Move officers who excel at their position to another position and put rookie officers in their place:
"For example, a transfer that takes effect Sunday moves a veteran arson investigator with a track record for solving difficult arson cases. He's being sent to the patrol bureau and being replaced with a detective who doesn't have arson experience, the officers said."

http://www.mlive.com/news/fljournal/index.ssf?/base/news-41/1168012260302450.xml&coll=5
Williamson moves prompt officers to file complaints
FLINT
THE FLINT JOURNAL FIRST EDITION
Friday, January 05, 2007
By Kim Crawford and Marjory Raymer
JOURNAL STAFF WRITERS
FLINT - Dozens of Flint police officers have filed complaints alleging the city violated their civil rights when Mayor Don Williamson created new positions of inspector and major without posting those jobs.

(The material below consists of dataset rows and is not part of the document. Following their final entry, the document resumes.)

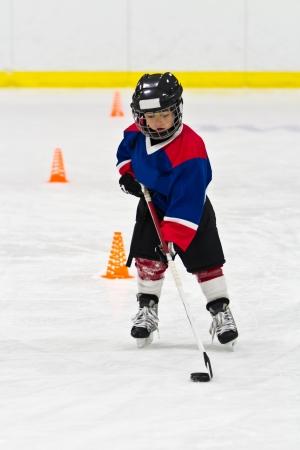 아이스 하키 연습에서 퍽 스케이트 보이 스톡 콘텐츠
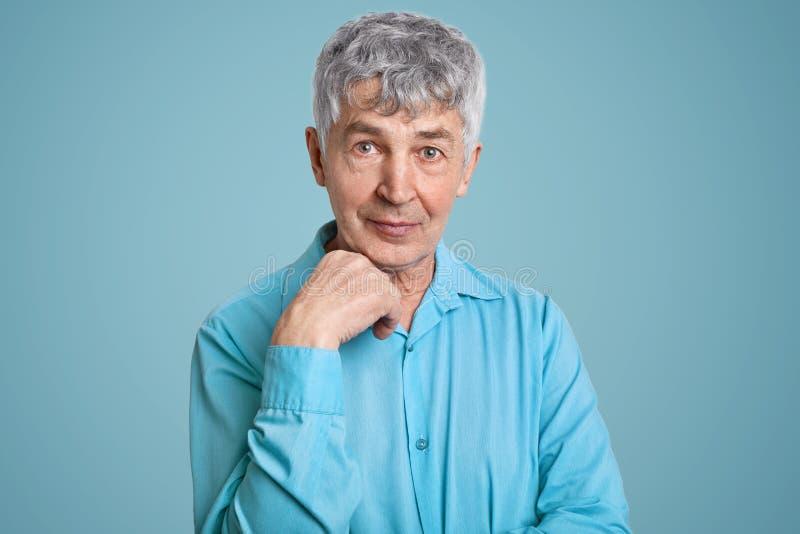 Het horizontale schot van rijpe grijze haired Kaukasische mannelijke gepensioneerde draagt elegant overhemd, houdt hand onder kin royalty-vrije stock foto's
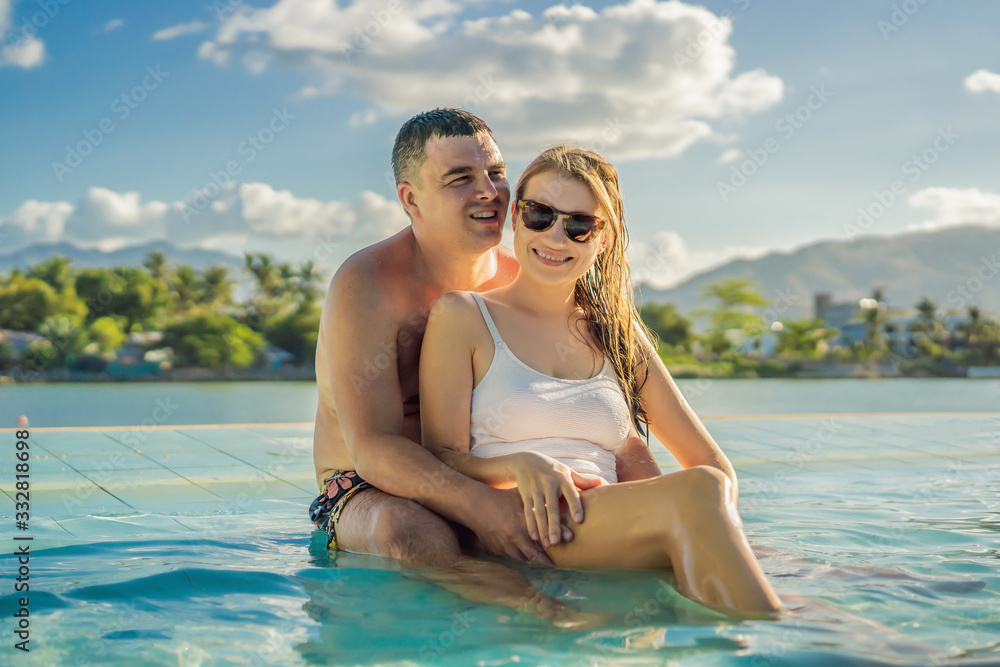 Fototapeta Luxury resort swimming pool. Happy couple tourists relaxing in holiday retreat on summer travel vacation enjoying ocean background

"Blacks and whites, officers (of all different) rank across the board," said Terry Neely, president of the Afro-American Police League, describing police personnel who filed complaints with the Equal Employment Opportunity Commission.

A spokesman for the Michigan Civil Rights Department, which handles many complaints for the federal commission, confirmed the department has received "multiple complaints" from Flint police.

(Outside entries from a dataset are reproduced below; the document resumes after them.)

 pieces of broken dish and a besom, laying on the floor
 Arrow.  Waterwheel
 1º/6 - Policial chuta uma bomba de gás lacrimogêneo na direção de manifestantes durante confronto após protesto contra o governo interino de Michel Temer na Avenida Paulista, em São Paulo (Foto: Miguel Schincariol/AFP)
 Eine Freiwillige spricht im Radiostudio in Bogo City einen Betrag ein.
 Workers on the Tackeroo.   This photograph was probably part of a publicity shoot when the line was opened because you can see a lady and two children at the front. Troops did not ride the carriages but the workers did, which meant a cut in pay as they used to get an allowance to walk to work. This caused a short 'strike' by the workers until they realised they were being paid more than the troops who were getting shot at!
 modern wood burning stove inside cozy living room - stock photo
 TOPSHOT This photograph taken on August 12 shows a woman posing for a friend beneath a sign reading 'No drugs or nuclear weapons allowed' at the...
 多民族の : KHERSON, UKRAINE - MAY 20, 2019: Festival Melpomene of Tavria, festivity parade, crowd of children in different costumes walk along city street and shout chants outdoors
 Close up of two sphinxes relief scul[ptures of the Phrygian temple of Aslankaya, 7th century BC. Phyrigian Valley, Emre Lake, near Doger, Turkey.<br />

"While I can't go into detail, I can say there is a relatively large number of complaints from Flint officers," said Harold Core, public information officer for the state department.

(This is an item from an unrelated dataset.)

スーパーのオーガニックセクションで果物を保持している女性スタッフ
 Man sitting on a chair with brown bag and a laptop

Williamson denied that his selections of the officers - four blacks and one woman - for the promotions amounted to reverse discrimination.

"They are running their mouth and they don't know what they are talking about," Williamson said.

Williamson called a news conference on the issue Thursday along with his attorney, George Peck. Peck attributed the complaints to disgruntled employees who are resistant to change.

Neely said he and many other officers, black and white, also are angry about the transfer of several officers and sergeants to different jobs within the department. He charges Williamson ordered their transfers in retaliation because they'd complained to the City Council that there was only one black lieutenant in the department's command structure.

Williamson said the transfers move people who have been in jobs too long and cross-train personnel.

"We are changing everybody every few months," Williamson said.

Most police officers who spoke with The Flint Journal, on the condition they not be identified, say the transfers are a bad idea because they move officers with specific expertise.

For example, a transfer that takes effect Sunday moves a veteran arson investigator with a track record for solving difficult arson cases. He's being sent to the patrol bureau and being replaced with a detective who doesn't have arson experience, the officers said.

This latest dispute appears to have ended a truce and promise of compromise between the mayor and unions representing police employees.

In November, at the prompting of the Flint branch of the NAACP, Williamson, acting Police Chief Gary Hagler, Neely and the president of the Flint Police Officers Union, Keith Speer, held a press conference and talked of solving differences after meeting with a federal Justice Department mediator.

In the days that followed, several police officers who'd been fired quietly returned to work. Though union and city officials declined to comment on those returns, some thought it was a sign the two sides were settling matters.

NAACP Flint Branch President Frances L. Gilcreast expressed disappointment that relations between police officers and Williamson have apparently deteriorated.

"This wasn't supposed to supposed to be about the mayor, not about the officers, but for the community," Gilcreast said.



Hey wouldnt you hate to have your arson case still sitting on that empty desk.